How It Works

The Complete Detection Flow

When you visit a webpage with images, Qwip analyzes each image through a multi-step process that never uploads your images to our servers. Here's exactly what happens:

1

Image Discovery

The extension uses a MutationObserver to detect when images appear on the page (including lazy-loaded images). Small images (<128×128px) and huge images (>4096px) are automatically skipped to save resources.

2

Hash Computation (Local)

Your browser computes 6 cryptographic/perceptual hashes of the image using WebAssembly: 5 perceptual hashes (pHash variants) and 1 BLAKE3 content hash. This happens entirely in your browser.

3

Database Query (Optional)

If enabled, the BLAKE3 hash (just the hash, not the image) is sent to api.qwip.io to check if this image has been analyzed before by the community. If found, you get instant results from the community database.

4

Color Pre-filter

Before running the ML model, a color-entropy analysis checks whether the image looks photorealistic. Illustrations, cartoons, icons, and heavily-edited artwork are automatically skipped — reducing false positives and avoiding wasted compute on non-photographic content.

5

Local ML Inference

If not in the database and not filtered by the pre-filter, the image is analyzed using ONNX Runtime Web. The default model is MobileCLIP (256×256 input), with MobileNetV2 and Swin Transformer also available. Inference runs entirely in your browser via WASM or WebGPU — no image data is transmitted.

6

Visual Annotation

AI-generated images get a red border, real images get a subtle green checkmark. The extension also increments a counter showing how many AI images you've encountered.

7

Community Contribution (Optional)

If enabled, your detection result (hash + confidence + model) is anonymously contributed to the community database to help future users. Multiple detections are aggregated using weighted averaging.

The ML Models

Three models are available, selectable in the extension popup. All run entirely in your browser.

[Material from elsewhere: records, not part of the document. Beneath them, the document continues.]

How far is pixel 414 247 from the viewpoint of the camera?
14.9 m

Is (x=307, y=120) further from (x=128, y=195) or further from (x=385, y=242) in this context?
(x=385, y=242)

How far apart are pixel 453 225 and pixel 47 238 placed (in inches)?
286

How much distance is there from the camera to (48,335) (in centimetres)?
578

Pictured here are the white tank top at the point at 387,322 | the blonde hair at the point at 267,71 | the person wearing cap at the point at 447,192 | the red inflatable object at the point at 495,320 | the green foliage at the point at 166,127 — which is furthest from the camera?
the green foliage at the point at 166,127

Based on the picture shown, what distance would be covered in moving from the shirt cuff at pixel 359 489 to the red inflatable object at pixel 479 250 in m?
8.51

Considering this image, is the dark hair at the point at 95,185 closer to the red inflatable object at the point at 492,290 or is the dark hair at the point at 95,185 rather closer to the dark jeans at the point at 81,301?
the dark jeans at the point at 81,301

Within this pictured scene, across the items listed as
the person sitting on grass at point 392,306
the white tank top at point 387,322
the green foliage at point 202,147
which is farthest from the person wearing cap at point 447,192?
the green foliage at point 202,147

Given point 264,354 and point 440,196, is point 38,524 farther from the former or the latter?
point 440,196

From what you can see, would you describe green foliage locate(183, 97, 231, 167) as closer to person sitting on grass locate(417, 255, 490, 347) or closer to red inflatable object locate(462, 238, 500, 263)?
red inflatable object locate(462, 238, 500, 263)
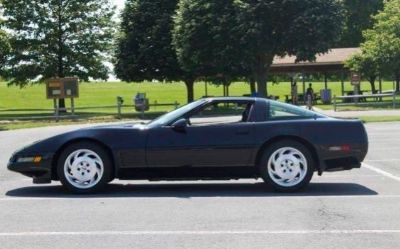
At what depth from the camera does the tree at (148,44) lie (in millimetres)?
43250

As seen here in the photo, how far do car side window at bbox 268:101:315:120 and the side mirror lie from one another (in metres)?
1.18

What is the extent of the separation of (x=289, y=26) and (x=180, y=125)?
91.7 feet

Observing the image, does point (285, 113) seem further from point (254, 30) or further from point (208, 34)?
point (208, 34)

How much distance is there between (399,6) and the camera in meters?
48.8

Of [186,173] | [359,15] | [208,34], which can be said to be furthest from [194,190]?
[359,15]

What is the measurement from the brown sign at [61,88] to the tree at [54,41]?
391 inches

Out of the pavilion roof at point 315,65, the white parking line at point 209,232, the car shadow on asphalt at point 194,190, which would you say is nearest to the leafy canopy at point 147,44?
the pavilion roof at point 315,65

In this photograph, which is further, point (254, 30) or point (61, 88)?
point (61, 88)

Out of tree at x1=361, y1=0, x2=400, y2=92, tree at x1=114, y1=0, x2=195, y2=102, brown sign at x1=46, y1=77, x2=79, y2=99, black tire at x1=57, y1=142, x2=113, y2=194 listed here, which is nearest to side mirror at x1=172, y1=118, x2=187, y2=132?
black tire at x1=57, y1=142, x2=113, y2=194

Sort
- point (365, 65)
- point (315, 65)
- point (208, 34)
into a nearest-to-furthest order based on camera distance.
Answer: point (208, 34), point (365, 65), point (315, 65)

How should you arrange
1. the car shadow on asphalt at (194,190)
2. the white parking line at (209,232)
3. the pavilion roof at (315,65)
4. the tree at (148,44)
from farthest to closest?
the pavilion roof at (315,65), the tree at (148,44), the car shadow on asphalt at (194,190), the white parking line at (209,232)

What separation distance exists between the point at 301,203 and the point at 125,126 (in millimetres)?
2708

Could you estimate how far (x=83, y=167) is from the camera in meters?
8.88

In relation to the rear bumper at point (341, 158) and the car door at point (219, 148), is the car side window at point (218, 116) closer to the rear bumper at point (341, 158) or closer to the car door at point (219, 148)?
the car door at point (219, 148)
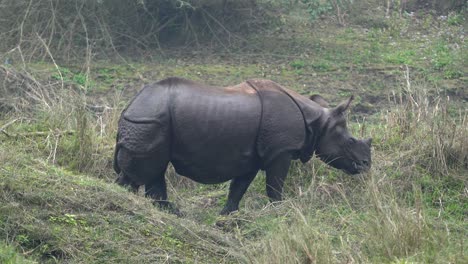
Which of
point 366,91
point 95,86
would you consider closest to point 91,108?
point 95,86

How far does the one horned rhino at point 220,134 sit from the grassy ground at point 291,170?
410 mm

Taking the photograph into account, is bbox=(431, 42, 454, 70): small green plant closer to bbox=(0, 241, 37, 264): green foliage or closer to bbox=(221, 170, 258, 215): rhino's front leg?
bbox=(221, 170, 258, 215): rhino's front leg

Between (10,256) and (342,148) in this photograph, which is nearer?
(10,256)

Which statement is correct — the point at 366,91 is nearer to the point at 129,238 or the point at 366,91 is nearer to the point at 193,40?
the point at 193,40

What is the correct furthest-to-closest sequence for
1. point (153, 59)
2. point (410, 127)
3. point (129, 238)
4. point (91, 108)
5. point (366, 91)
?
1. point (153, 59)
2. point (366, 91)
3. point (91, 108)
4. point (410, 127)
5. point (129, 238)

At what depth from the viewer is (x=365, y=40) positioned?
17.2m

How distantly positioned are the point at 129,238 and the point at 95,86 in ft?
22.0

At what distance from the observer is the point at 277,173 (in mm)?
10812

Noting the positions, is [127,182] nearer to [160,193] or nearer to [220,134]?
[160,193]

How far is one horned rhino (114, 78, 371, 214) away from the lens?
10.4m

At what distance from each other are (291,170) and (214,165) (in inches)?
47.9

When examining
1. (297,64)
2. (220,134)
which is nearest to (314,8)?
(297,64)

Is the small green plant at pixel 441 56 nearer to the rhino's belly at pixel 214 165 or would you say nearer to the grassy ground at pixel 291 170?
the grassy ground at pixel 291 170

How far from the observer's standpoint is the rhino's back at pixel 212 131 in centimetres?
1045
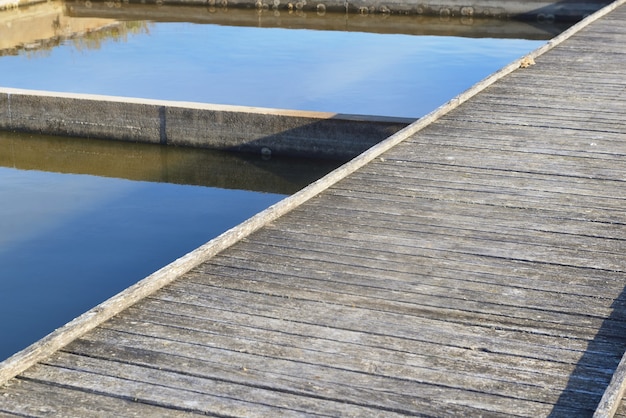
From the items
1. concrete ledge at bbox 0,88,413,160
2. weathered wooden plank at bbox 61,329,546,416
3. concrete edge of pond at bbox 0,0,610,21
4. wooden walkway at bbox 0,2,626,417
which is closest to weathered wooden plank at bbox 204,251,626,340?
wooden walkway at bbox 0,2,626,417

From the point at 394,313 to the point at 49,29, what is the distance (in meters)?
12.4

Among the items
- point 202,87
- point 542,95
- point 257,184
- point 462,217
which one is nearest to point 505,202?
point 462,217

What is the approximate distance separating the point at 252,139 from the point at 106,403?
17.8 ft

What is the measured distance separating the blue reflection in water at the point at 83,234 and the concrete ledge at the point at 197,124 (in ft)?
2.26

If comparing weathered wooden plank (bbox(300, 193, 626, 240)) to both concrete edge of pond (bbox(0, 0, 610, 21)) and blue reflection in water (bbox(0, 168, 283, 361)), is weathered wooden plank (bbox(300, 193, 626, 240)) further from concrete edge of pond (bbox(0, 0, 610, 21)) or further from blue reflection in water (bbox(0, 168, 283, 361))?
concrete edge of pond (bbox(0, 0, 610, 21))

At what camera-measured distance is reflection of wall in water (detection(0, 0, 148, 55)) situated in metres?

MobileCLIP Fake Detector (Default)

Model Specifications

Architecture: MobileCLIP (CLIP-based vision encoder)
Input Size: 256×256×3 RGB
Normalization: CLIP-style (mean/std per channel)
Output: Single probability (AI likelihood)
Inference Time: ~40ms (WASM) / ~15ms (WebGPU)
Model Size: 43MB

The default model uses a CLIP-based architecture fine-tuned to detect AI-generated images. Its higher input resolution (256×256) and semantic understanding make it the most robust option for modern AI generators.

MobileNetV2 (Fast)

Model Specifications

Architecture: MobileNetV2
Input Size: 224×224×3 RGB
Normalization: ImageNet standard
Output: [AI, Real] class probabilities
Inference Time: ~20ms (WASM) / ~8ms (WebGPU)
Model Size: ~9MB

A lightweight, fast option best suited for lower-powered devices or when you want lower latency. Slightly less accurate than MobileCLIP on newer generators.

Swin Transformer (High Accuracy)

Model Specifications

Architecture: Swin Transformer
Input Size: 224×224×3 RGB
Normalization: ImageNet standard
Output: [AI, Real] class probabilities
Inference Time: ~200ms (WASM) / ~60ms (WebGPU)
Model Size: 91MB

The most accurate model in the lineup. Recommended for cases where precision matters more than speed. WebGPU acceleration is strongly recommended — WASM is noticeably slower.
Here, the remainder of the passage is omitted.